What to produce: The required output is the exact run of lines from the one that contains "Read more about" to the end of the data, with every picture left out.

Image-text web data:
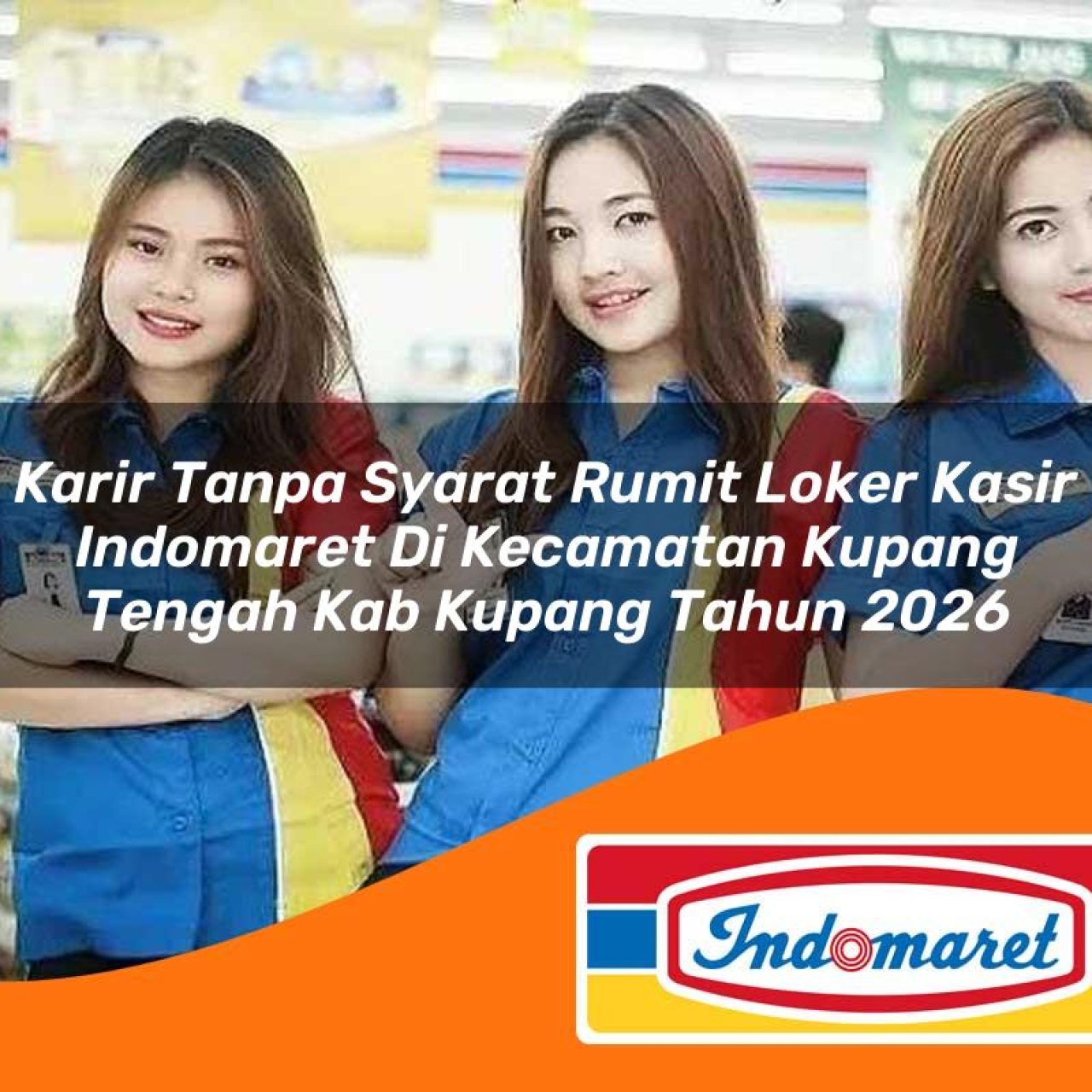 karir tanpa syarat rumit loker kasir indomaret di kecamatan kupang tengah kab kupang tahun 2026 1763239837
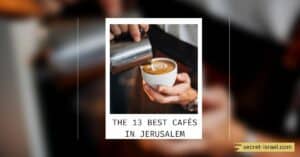 The 13 Best Cafés In Jerusalem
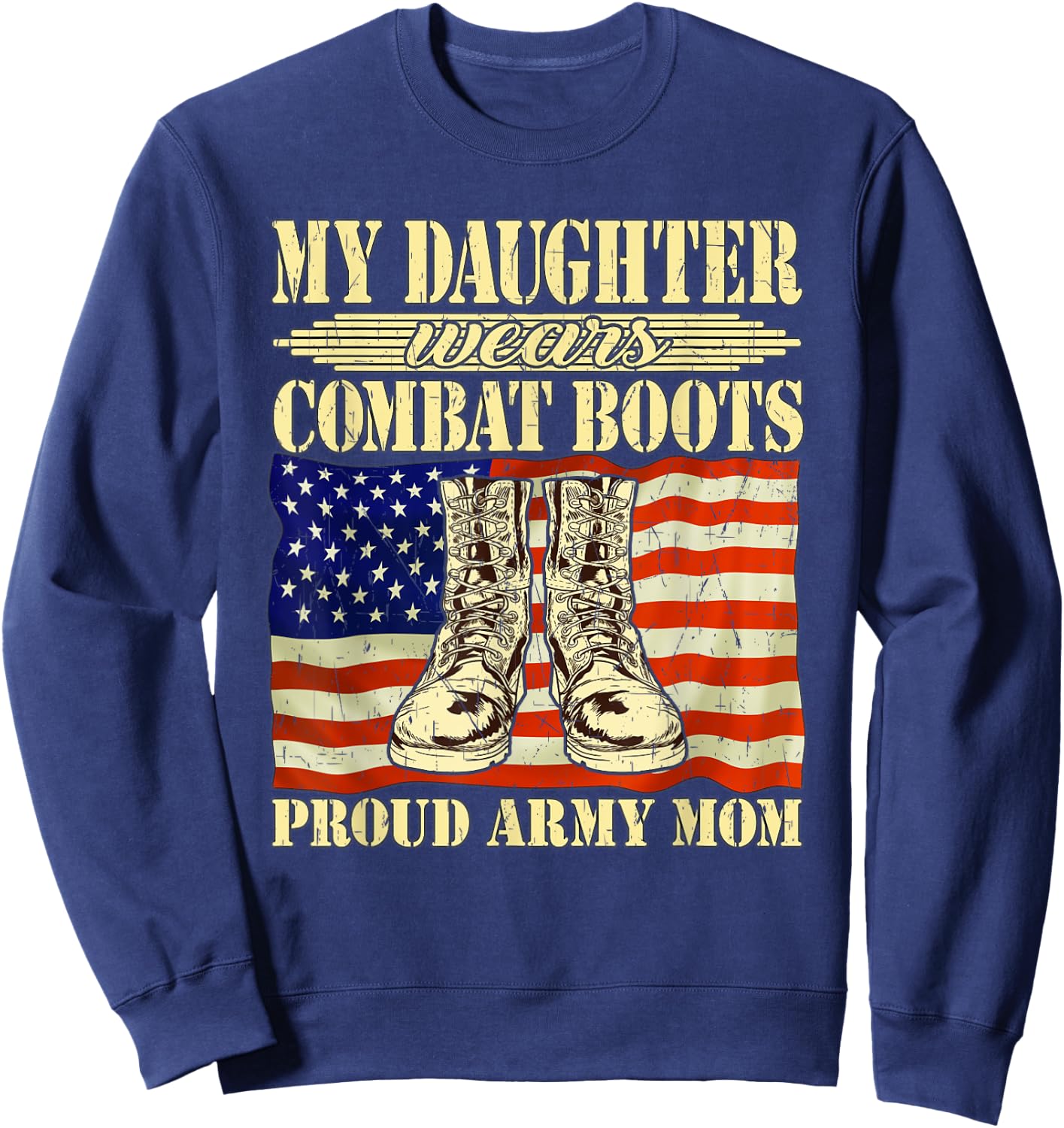 My Daughter Wears Combat Boots - Proud Army Mom Mother Gift Sweatshirt - Sweatshirt | Navy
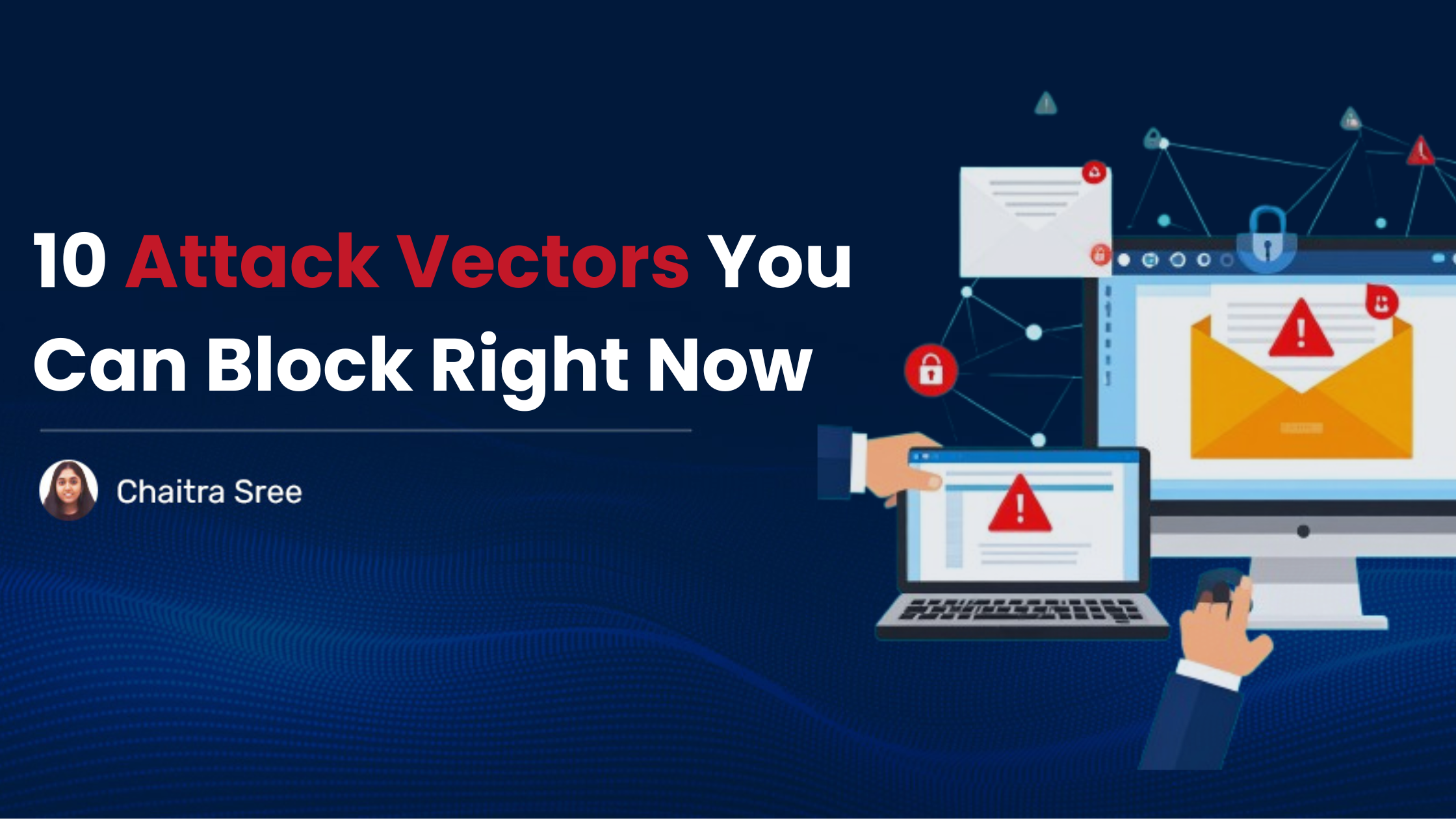 Read more about the article 10 Attack Vectors You Can Block Right Now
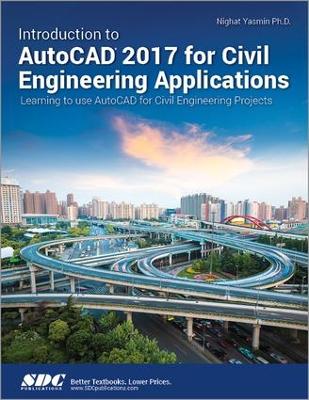 Introduction to AutoCAD 2017 for Civil Engineering Applications book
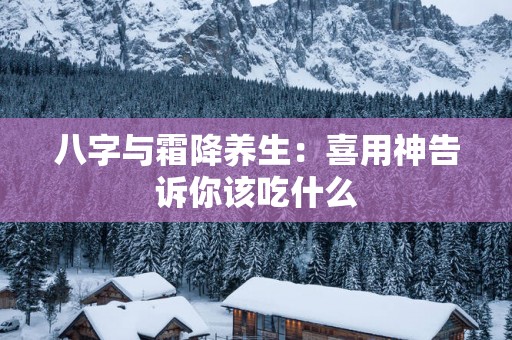 八字与霜降养生：喜用神告诉你该吃什么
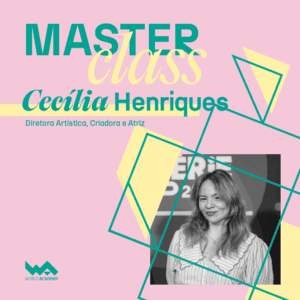 Imagem de Cecilia Henriques, diretora artística, em destaque na masterclass do World Academy focada.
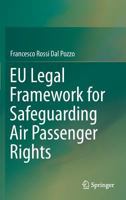 EU Legal Framework for Safeguarding Air Passenger Rights 331908089X Book Cover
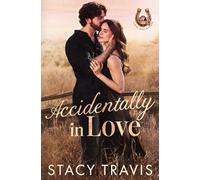 Accidentally in Love: A Small-Town Contemporary Romance (Loveland Ranch)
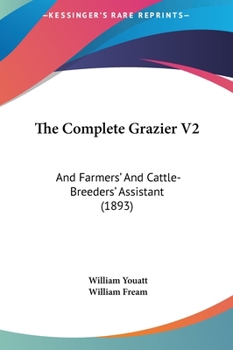 Hardcover The Complete Grazier V2: And Farmers' And Cattle-Breeders' Assistant (1893) Book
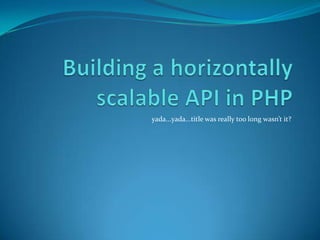 Building a horizontally scalable API in PHP yada...yada...title was really too long wasn’t it? 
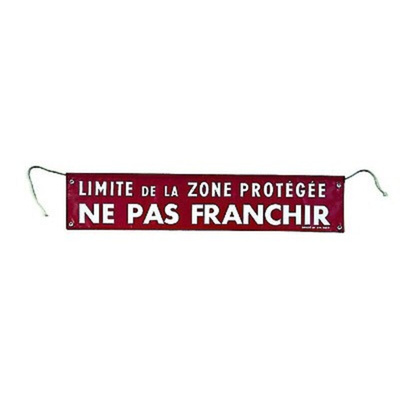 Fabric Protected Area Prohibition Sign, Limite de la Zone Protégée - Ne Pas Franchir, French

Exercise response:
 Read more about the article 10 Attack Vectors You Can Block Right Now
 Introduction to AutoCAD 2017 for Civil Engineering Applications book
 八字与霜降养生：喜用神告诉你该吃什么
 Imagem de Cecilia Henriques, diretora artística, em destaque na masterclass do World Academy focada.
 EU Legal Framework for Safeguarding Air Passenger Rights 331908089X Book Cover
 Accidentally in Love: A Small-Town Contemporary Romance (Loveland Ranch)
 Hardcover The Complete Grazier V2: And Farmers' And Cattle-Breeders' Assistant (1893) Book
 Building a horizontally scalable API in PHP yada...yada...title was really too long wasn’t it? 
 Fabric Protected Area Prohibition Sign, Limite de la Zone Protégée - Ne Pas Franchir, French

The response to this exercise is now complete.